Sleep and insulin-like growth factors in the cardiovascular health study

Neomi Shah, Tom Rice, Daniel Tracy, Thomas E. Rohan, Petra Bůžková, Anne Newman, Robert C. Kaplan

Research output: Contribution to journalArticle

7 Citations (Scopus)

Abstract

Study Objectives: Sleep and sleep disordered breathing (obstructive sleep apnea [OSA]) are known to affect the growth hormone/insulin-like growth factor (GH/IGF) axis. There are few relevant population studies in this area, particularly in the elderly. We conducted this study to investigate the relationship between sleep (architecture and OSA) and circulating IGF-I (insulin-like growth factor-1), IGFBP-1 (insulin-like growth factor binding protein-1), and IGFBP-3 (insulin-like growth factor binding protein-3) levels in an elderly population. Design Setting: Cross-sectional analysis of participants from the year 9 visit of the Cardiovascular Health Study (CHS) who were enrolled in the Sleep Heart Health Study (SHHS). Patients or Participants: 1,233 elderly participants from the CHS and SHHS. Measurements and Results: The mean age of males (n = 526) and females (n = 697) was 77 years. The mean value of IGF-I (ng/mL) in males was 112.4 vs. 97.1 in females (p < 0.01). Mean IGFBP-1 and IGFBP-3 levels were higher in females than males (p < 0.01). As expected, slow wave sleep was better preserved in females compared to males (22% total sleep time vs. 9% total sleep time, p < 0.01). Furthermore, as expected, OSA (apnea-hypopnea index [AHI] ≥ 5/h) was more prevalent in males compared to females (60% vs. 46%, p < 0.01). Multivariable linear regression was used to determine the relationship between objective sleep parameters and circulating IGF-I, IGFBP-1, and IGFBP-3 levels, with adjustment for age, sex, race, BMI, diabetes, estrogen use, progestin use, and physical activity. We did not detect a significant association between slow wave sleep (SWS) (per 5 min) and IGF-I, IGFBP-1, and IGFBP-3 levels (ng/mL). We found no significant linear association between OSA (AHI ≥ 5/h) and IGF-I, IGFBP-1, and IGFBP-3 levels. Gender-stratification of the entire cohort did not alter these findings. Sensitivity analyses excluding diabetics revealed that moderate OSA (AHI ≥ 5 and < 15) is inversely associated with IGFBP-3 levels in women. Conclusions: The relationship between SWS and GH/IGF system is not significant in the elderly. Furthermore, OSA does not appear to adversely influence the GH/IGF axis, as reported in younger individuals. Whether our study findings are due to diminished GH/IGF-I axis activity in elderly needs further investigation by replication in other large population based elderly cohorts.

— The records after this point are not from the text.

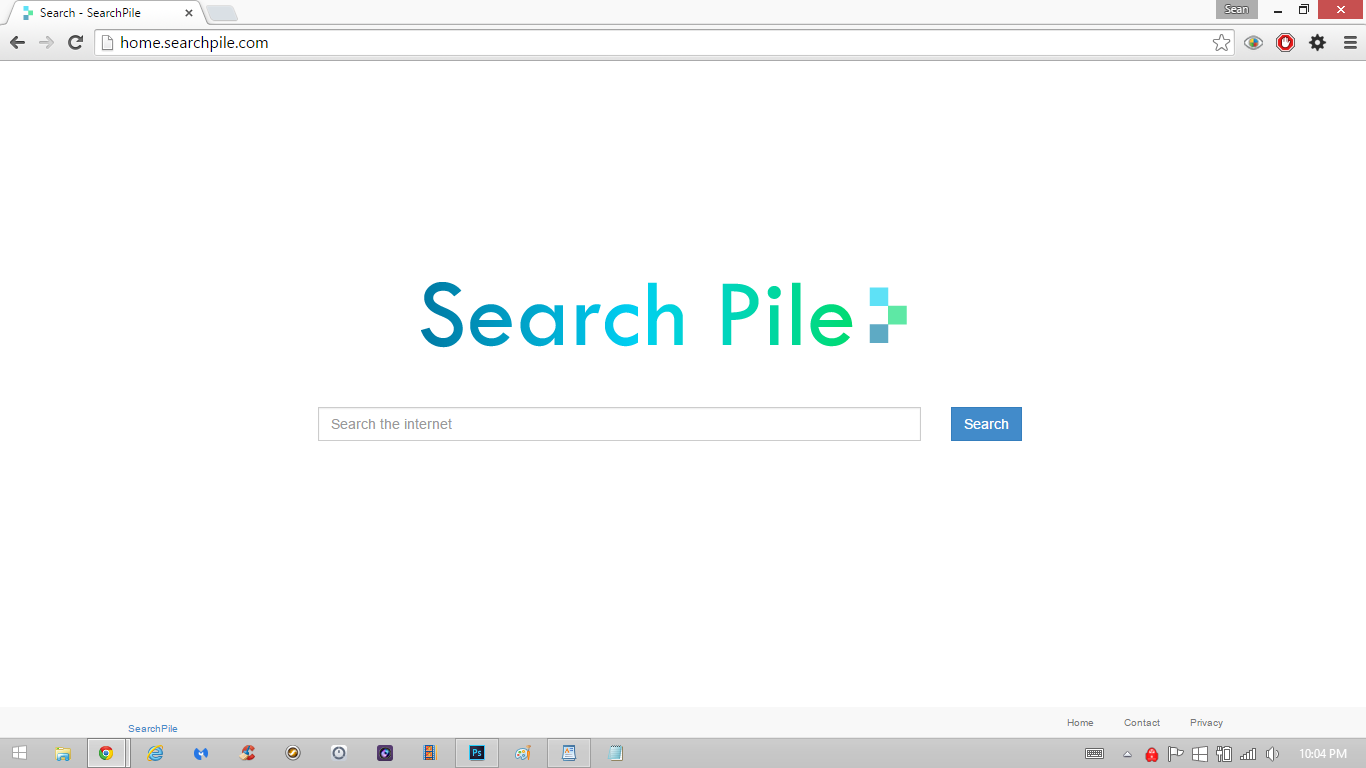 Home.SearchPile
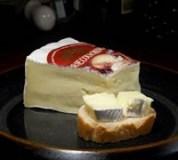 Queijo-Brie-Couronne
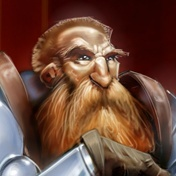 Jonar Redhammer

Original languageEnglish (US)
Pages (from-to)1245-1251
Number of pages7
JournalJournal of Clinical Sleep Medicine
Volume9
Issue number12
DOIs
StatePublished - 2013

Fingerprint

Somatomedins
Sleep
Insulin-Like Growth Factor Binding Protein 3
Insulin-Like Growth Factor Binding Protein 1
Obstructive Sleep Apnea
Insulin-Like Growth Factor I
Health
Growth Hormone
Apnea
Population
Sleep Apnea Syndromes
Progestins
Linear Models
Estrogens
Cross-Sectional Studies
Exercise

Keywords

  • Elderly
  • GH/IGF axis
  • IGF
  • IGFBP-3
  • Insulin-like growth factors
  • Sleep
  • Sleep apnea
  • Slow wave sleep

ASJC Scopus subject areas

  • Clinical Neurology
  • Pulmonary and Respiratory Medicine
  • Neurology

Cite this

Sleep and insulin-like growth factors in the cardiovascular health study. / Shah, Neomi; Rice, Tom; Tracy, Daniel; Rohan, Thomas E.; Bůžková, Petra; Newman, Anne; Kaplan, Robert C.

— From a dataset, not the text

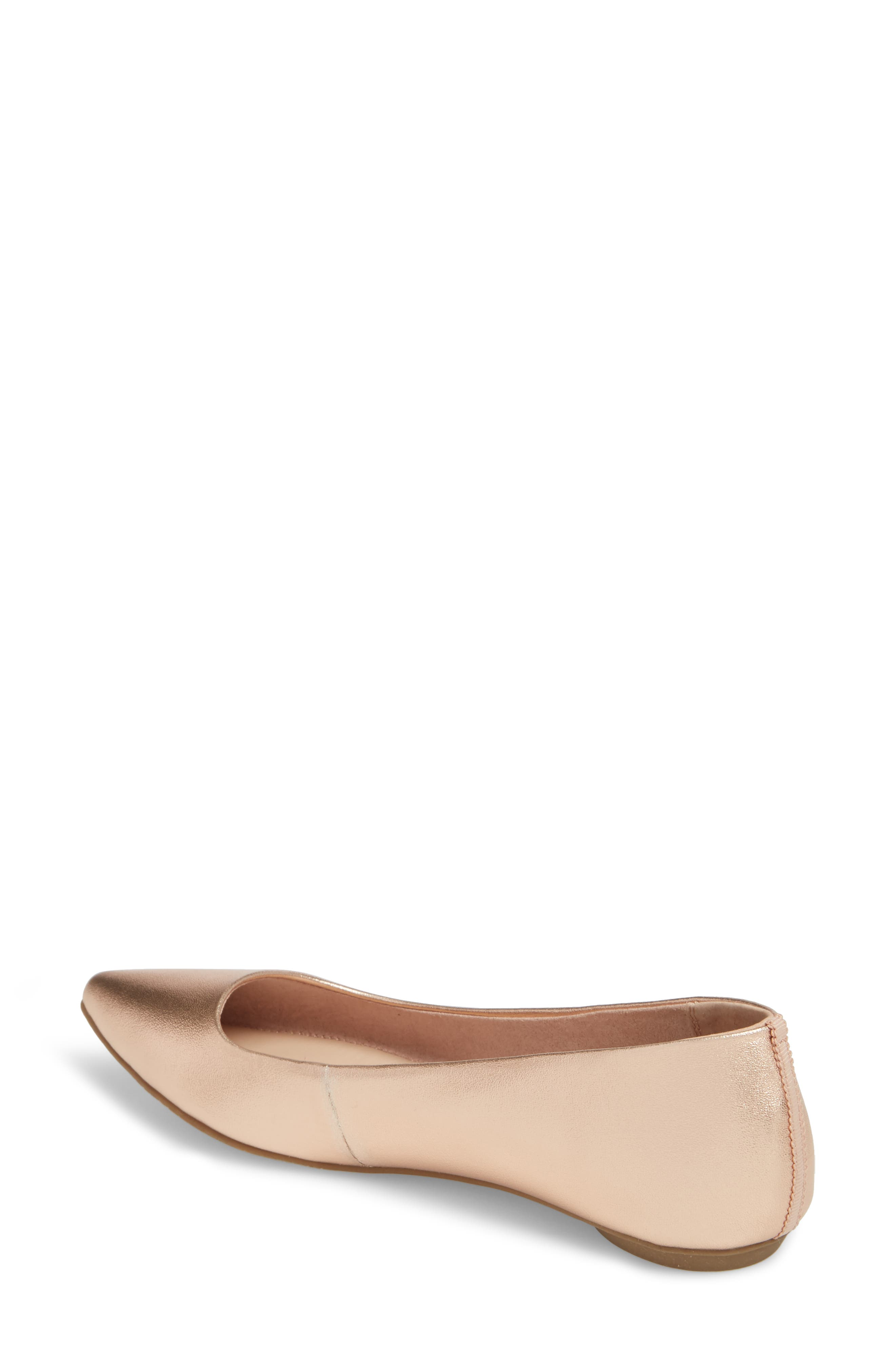 Sasha Flat,                             Alternate thumbnail 2, color,                             Rose Gold Faux Leather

In: Journal of Clinical Sleep Medicine, Vol. 9, No. 12, 2013, p. 1245-1251.

Research output: Contribution to journalArticle

Shah, Neomi ; Rice, Tom ; Tracy, Daniel ; Rohan, Thomas E. ; Bůžková, Petra ; Newman, Anne ; Kaplan, Robert C. / Sleep and insulin-like growth factors in the cardiovascular health study. In: Journal of Clinical Sleep Medicine. 2013 ; Vol. 9, No. 12. pp. 1245-1251.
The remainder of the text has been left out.